• Page extract
# Ingredients transformation
    - Last change : 12/05/2021
    - Ingredients processing to get new features
    - Exported csv as 'data_training_multi_pnns.csv'

### Short Description

Usage of a json file with ingredients information (text, taxonomy id, percent estimate) for 200K+ products (mainly french) in the off products database to create 1 column per N most frequent ingredients with percent estimate (or median if missing). We chose the 450 most frequent ingredients.

## Imports

In [1]:
import pandas as pd
import numpy as np
import time

In [2]:
ing = pd.read_json(r'C:\Users\Antoine\Documents\GitHub\openfoodfacts-ai\ai-emlyon\robotoff_predictions\fr_products_with_ingredients_235211.json')
ing.shape

(235211, 3)

In [3]:
ing = ing.rename(columns={"_id": "code"})
ing

Unnamed: 0,code,ingredients,ingredients_text
0,0.000000e+00,"[{'text': 'Farine de blé', 'vegan': 'yes', 've...","Farine de blé, huile de palme, amidon de tapio..."
1,1.000000e+02,[{'text': 'eau graines de téguments de moutard...,eau graines de téguments de moutarde vinaigre ...
2,1.199000e+03,"[{'ingredients': [{'id': 'en:e316', 'text': 'é...","antioxydant : érythorbate de sodium, colorant ..."
3,1.663000e+03,"[{'percent_min': 20, 'vegan': 'no', 'text': 'L...","Lait entier, sucre, amidon de maïs, cacao, Aga..."
4,2.264000e+03,"[{'text': 'baguette Poite vin Pain baguette', ...","baguette Poite vin Pain baguette 50,6%: farine..."
...,...,...,...
235206,9.990334e+07,"[{'percent_estimate': 50, 'rank': 1, 'percent_...",Jus de fruits à base de jus concentrés et puré...
235207,9.991111e+12,"[{'vegetarian': 'yes', 'text': 'Pomme', 'vegan...","Pomme 71 %, poire 26 %, sucre 4%, antioxydant ..."
235208,9.999201e+12,"[{'id': 'en:sugar', 'percent_max': 100, 'perce...","sucre,beurre de cacao,poudre de jait.entier,fa..."
235209,9.999864e+12,[{'text': 'BIOCOOP BORDEAUX LAC distribue par ...,BIOCOOP BORDEAUX LAC distribue par les eleveur...


In [4]:
#Drop text
ing = ing.drop(columns=['ingredients_text'])

In [5]:
#Read df with pnns
df = pd.read_csv(r'C:\Users\Antoine\Coding Bootcamp\Open Food Facts\df_multi_pnns_v2.csv', low_memory=False)

• Supplied entries

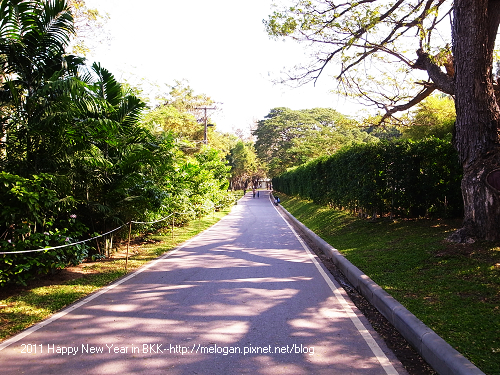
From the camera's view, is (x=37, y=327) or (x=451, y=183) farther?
(x=451, y=183)

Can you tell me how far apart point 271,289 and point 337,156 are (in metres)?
11.4

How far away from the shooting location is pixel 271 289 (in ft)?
21.3

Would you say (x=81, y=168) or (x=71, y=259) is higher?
(x=81, y=168)

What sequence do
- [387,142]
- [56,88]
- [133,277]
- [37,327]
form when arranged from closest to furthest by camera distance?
[37,327] < [56,88] < [133,277] < [387,142]

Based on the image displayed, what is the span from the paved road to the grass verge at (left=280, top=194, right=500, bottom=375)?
0.77 meters

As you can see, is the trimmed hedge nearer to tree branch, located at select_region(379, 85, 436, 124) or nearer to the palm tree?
tree branch, located at select_region(379, 85, 436, 124)

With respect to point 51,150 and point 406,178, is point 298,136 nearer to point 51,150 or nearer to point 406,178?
point 406,178

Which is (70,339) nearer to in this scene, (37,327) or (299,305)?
(37,327)

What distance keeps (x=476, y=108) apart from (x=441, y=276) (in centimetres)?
388

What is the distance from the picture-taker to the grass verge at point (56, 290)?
5.12 meters

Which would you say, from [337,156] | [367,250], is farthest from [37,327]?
[337,156]

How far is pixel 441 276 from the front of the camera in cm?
631

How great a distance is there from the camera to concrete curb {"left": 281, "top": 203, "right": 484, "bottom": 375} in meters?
3.43

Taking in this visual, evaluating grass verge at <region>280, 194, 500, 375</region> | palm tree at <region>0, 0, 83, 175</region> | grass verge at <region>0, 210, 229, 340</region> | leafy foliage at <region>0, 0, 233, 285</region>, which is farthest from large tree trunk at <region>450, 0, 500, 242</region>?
palm tree at <region>0, 0, 83, 175</region>
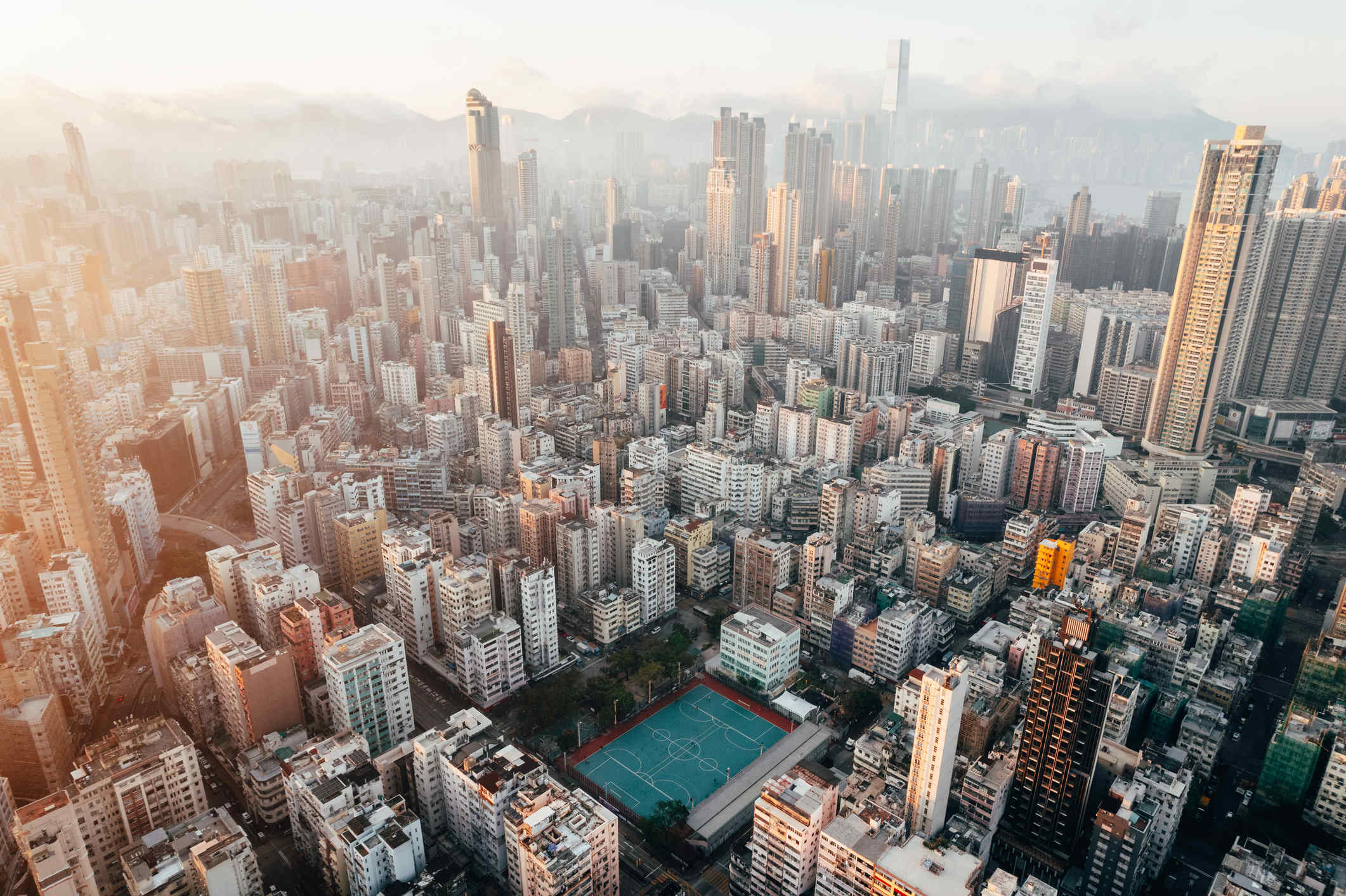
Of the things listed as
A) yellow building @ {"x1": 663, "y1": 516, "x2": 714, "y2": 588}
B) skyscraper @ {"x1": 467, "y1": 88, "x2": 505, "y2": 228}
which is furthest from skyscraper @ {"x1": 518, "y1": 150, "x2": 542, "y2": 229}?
yellow building @ {"x1": 663, "y1": 516, "x2": 714, "y2": 588}

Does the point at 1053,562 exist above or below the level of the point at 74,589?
below

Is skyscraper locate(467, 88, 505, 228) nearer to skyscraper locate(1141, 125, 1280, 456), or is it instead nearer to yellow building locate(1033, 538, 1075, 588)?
skyscraper locate(1141, 125, 1280, 456)

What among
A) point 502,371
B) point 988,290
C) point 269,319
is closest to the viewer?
point 502,371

• Challenges
- a) List every Python module that the ingredients transformation page imports.
- b) Reproduce the stretch of the ingredients transformation page from "# Ingredients transformation" through "most frequent ingredients.".

• Answer set
- a) pandas, numpy, time

- b)
# Ingredients transformation
    - Last change : 12/05/2021
    - Ingredients processing to get new features
    - Exported csv as 'data_training_multi_pnns.csv'

### Short Description

Usage of a json file with ingredients information (text, taxonomy id, percent estimate) for 200K+ products (mainly french) in the off products database to create 1 column per N most frequent ingredients with percent estimate (or median if missing). We chose the 450 most frequent ingredients.